Excerpted text: Begin

In anticipation of Katrina, 150,000 people and 120,000 head of cattle in central Cuba were evacuated, according to a broadcast by Havana radio. As a result, Cuban Civil Defense officers issued a storm alert for five provinces. A hurricane watch was declared for the central and eastern Bahamas, leading to the evacuation of approximately 62,000 people. Along the southeast coast of Florida, small craft were advised to remain close to port.

Throughout the Cayman Islands, Katrina dropped up to 12 in of precipitation. In Grand Cayman, a waterspout ripped out a grape tree and slammed it into the Brac Reef Hotel's Bar. The highest observed 24-hour precipitation total in Cuba was 13.03 in, while rainfall in the nation peaked at 15.74 in. As a result, Cuba experienced flash flooding in mountainous areas as Katrina moved across the country. In southern Camagüey Province, a number of bridges and railroads were washed out. Two sugar mills suffered damage. About 4,641 homes suffered impact, 39 of which were destroyed. In addition, an estimated 80% of sugar cane crops were damaged. Two people drowned in Cuba while attempting to cross a swollen river in Camagüey Province. The Bahamas received up to 14 in (360 mm) of rain. Heavy rains in the central islands caused flood damage to watermelon, tomato and corn crops on Long Island. Bad weather from Hurricane Katrina caused the cancellation of the 15th running of the Benson and Hedges Gold Cup Race.

Excerpted text: End
Data excerpts: Begin

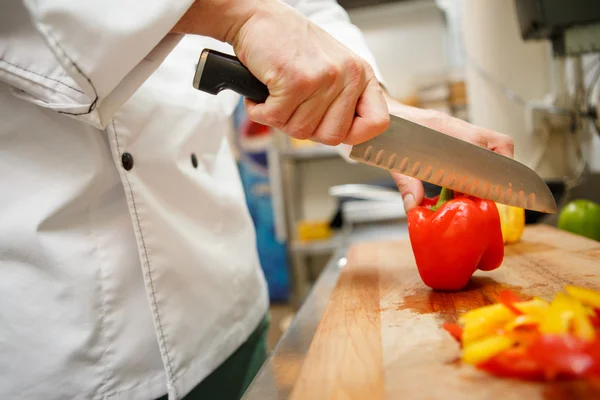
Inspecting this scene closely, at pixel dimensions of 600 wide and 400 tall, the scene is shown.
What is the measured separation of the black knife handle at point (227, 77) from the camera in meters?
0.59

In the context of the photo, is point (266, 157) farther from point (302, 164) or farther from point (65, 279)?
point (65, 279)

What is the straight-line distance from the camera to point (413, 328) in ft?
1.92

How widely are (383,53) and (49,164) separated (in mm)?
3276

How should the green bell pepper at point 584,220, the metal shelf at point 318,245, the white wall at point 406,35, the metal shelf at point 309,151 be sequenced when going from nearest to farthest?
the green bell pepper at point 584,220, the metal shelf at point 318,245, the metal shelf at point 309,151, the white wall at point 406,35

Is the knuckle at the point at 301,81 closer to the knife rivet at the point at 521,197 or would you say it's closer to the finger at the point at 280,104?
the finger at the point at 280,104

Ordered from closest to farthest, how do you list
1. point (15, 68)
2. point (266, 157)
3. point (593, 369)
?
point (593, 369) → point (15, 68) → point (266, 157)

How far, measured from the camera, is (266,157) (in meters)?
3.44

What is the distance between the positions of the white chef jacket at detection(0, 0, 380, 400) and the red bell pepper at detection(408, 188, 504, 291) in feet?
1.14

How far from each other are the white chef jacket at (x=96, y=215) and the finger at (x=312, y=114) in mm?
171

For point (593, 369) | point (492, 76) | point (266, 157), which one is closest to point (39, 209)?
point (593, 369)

Data excerpts: End

# Tasks for this exercise
1/ Name every crop mentioned in the passage on Hurricane Katrina.
2/ Write out the stretch of the passage on Hurricane Katrina from "In anticipation of" through "close to port.", and switch "cattle" to "goats".
3/ Sum up the passage on Hurricane Katrina in two sentences.
The stored items have no role in this work.

# Exercise answers
1/ Sugar cane, watermelon, tomato, corn

2/
In anticipation of Katrina, 150,000 people and 120,000 head of goats in central Cuba were evacuated, according to a broadcast by Havana radio. As a result, Cuban Civil Defense officers issued a storm alert for five provinces. A hurricane watch was declared for the central and eastern Bahamas, leading to the evacuation of approximately 62,000 people. Along the southeast coast of Florida, small craft were advised to remain close to port.

3/ Before Katrina arrived, about 150,000 people and 120,000 head of cattle were evacuated in central Cuba, and a hurricane watch for the central and eastern Bahamas led to the evacuation of about 62,000 people. The storm's heavy rain caused flash flooding in Cuba that washed out bridges and railroads, hit thousands of homes and most of the sugar cane crop, and drowned two people, while floods in the Bahamas damaged crops on Long Island.